Republicans grilled state public safety chief Dora Schriro over controversy from her last post as head of New York City’s correction system during a lengthy confirmation hearing Tuesday.
Schriro took over last year as commissioner of the Department of Emergency Services and Public Protection and must be reconfirmed by the legislature in order to continue serving during Democratic Gov. Dannel P. Malloy’s second term.
House members of the Executive and Legislative Nominations Committee approved Schriro’s nomination Tuesday in a 7 – 3 vote, allowing her legislative approval process to continue.
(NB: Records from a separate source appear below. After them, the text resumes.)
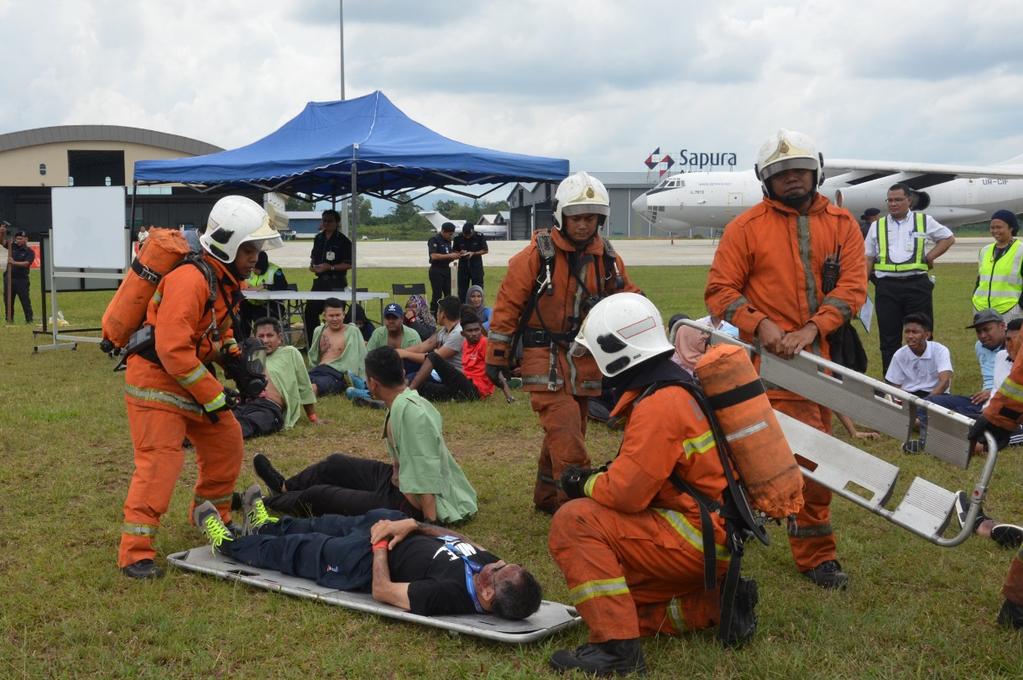 Emergency services Personnel rescuing victims during a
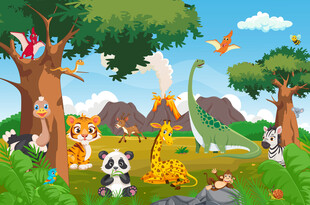 可爱动物卡通森林火山儿童背景墙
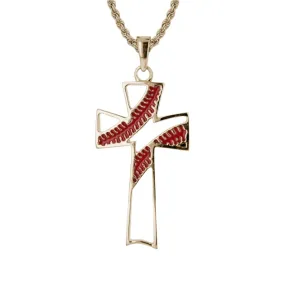 Red Stitch Baseball Cross Necklace | Gold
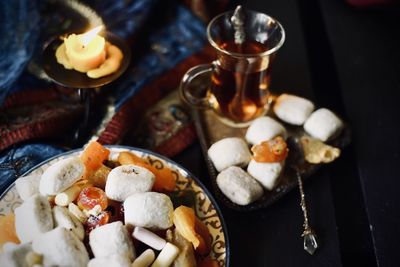 High angle view of food on table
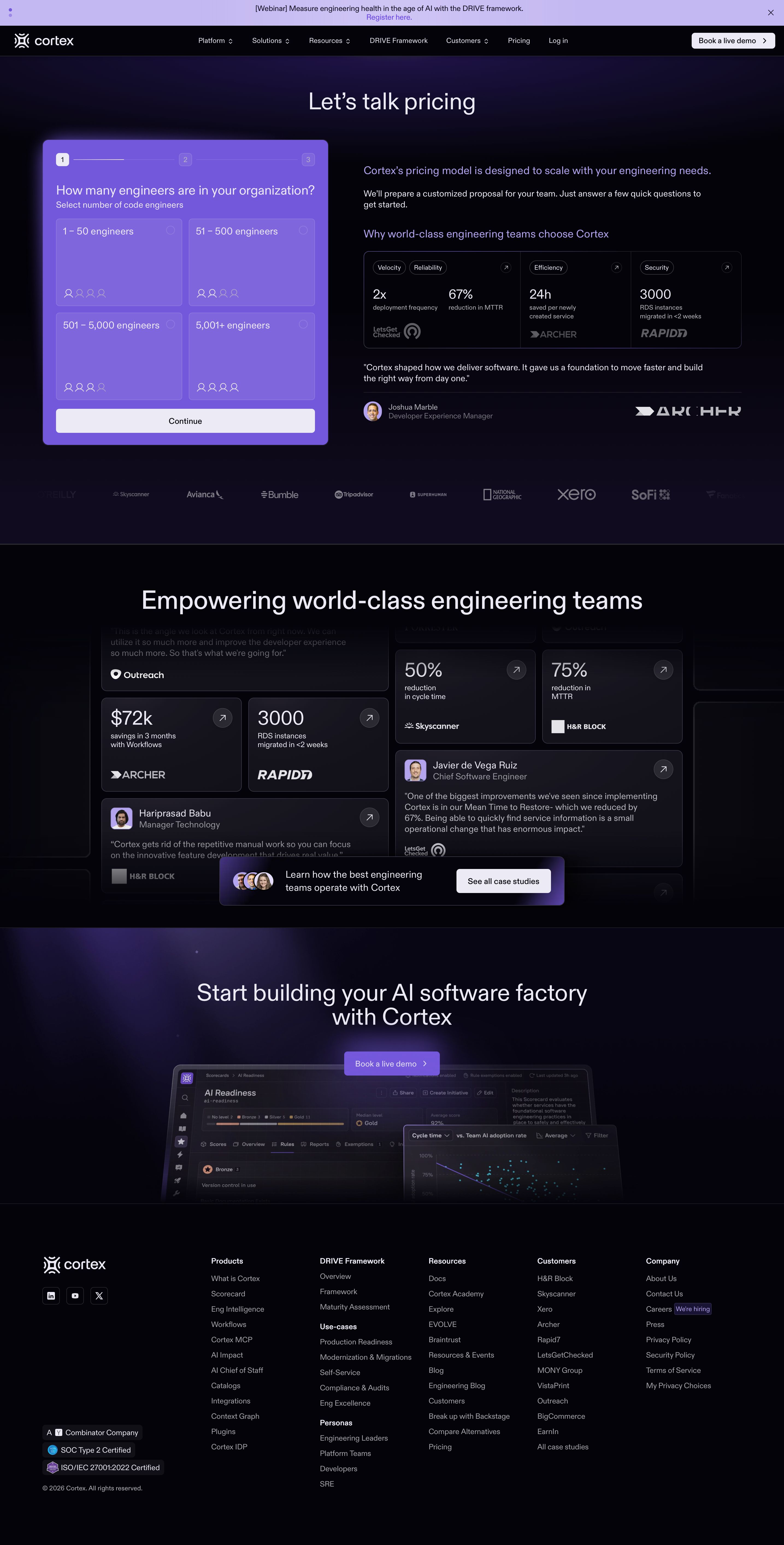 cortex.io - Pricing | Cortex - Desktop - Fri Jul 31 2026 08:22:22 GMT+0000 (Coordinated Universal Time) Screenshot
However, several Republicans on the committee focused on Schriro’s tenure as New York’s top correction official.
Malloy reappointed Schriro despite controversy following a U.S. Department of Justice report on violence at New York’s Rikers Island during her time as commissioner. The report detailed routine violence by staff against juvenile inmates. Schriro, according to a subsequent New York Times article, had subordinates remove damaging information from reports that were later given to federal investigators.
“This was unavoidable,” Sen. Rob Kane, R-Watertown, said more than an hour into Schriro’s hearing. “There’s a Department of Justice Report, there’s two New York Times articles that talk about the fact that admittedly, you edited a report to the Department of Justice, to the state of New York. I think it speaks to your personal character.”
Schriro acknowledged editing the report, saying she believed some of the information to be inaccurate or containing unnecessary personnel information. She generally defended her time as the city’s top correction official and said she tried to improve what was a difficult prison system. She said she had no interest in “easy jobs.”
“It is a very difficult place and it had been for quite a period of time. I was pleased to have brought a number of reforms and innovations. I believe that with additional time they would have yielded stronger and stronger results. It’s clear that things did not turn around as quickly as I would have liked, but that is not for want of effort or skill,” she said.
Kane read sections of the federal report during the hearing.
“It talks about a ‘top management that has failed to meaningfully address an organizational culture that tolerates unnecessary and excessive force,’” he said, prompting Schriro to object to the report’s characterization.
“You’re welcome to defend whatever you can, of course, but I don’t know — this is really bad. I read it last night and I was flabbergasted by it,” Kane said.
Democrats on the committee focused on Schriro’s year-long tenure in Connecticut. They credited her with improving relations with the Connecticut State Police Union and turning around a controversial effort by her predecessor to consolidate State Police dispatch centers across the state.
“I have been pleased with your leadership,” Sen. Joan Hartley, D-Waterbury, said. “There’s a lot to do and you walked into the dispatch catastrophe at its height. … You personally went to these troops and met not just with hierarchy of management, but with the individual staff.”
Hartley said that effort is not complete but has already improved the agency’s morale. Kane appeared frustrated that Democrats on the committee were not interested in asking Schriro about her time in New York.
Early in the hearing, he told Schriro he wanted to “fast forward” to the end of the hearing, when the committee typically asks nominees whether anything in their background could embarrass the state. “Because I think this is it,” he said.
Rep. Cecilia Buck-Taylor, R-New Milford, asked Schriro to assess her own tenure in New York.
“Well, certainly an ‘A’ for effort. As for the rest,” Schriro said, pausing, “I’ll let the record speak for itself.”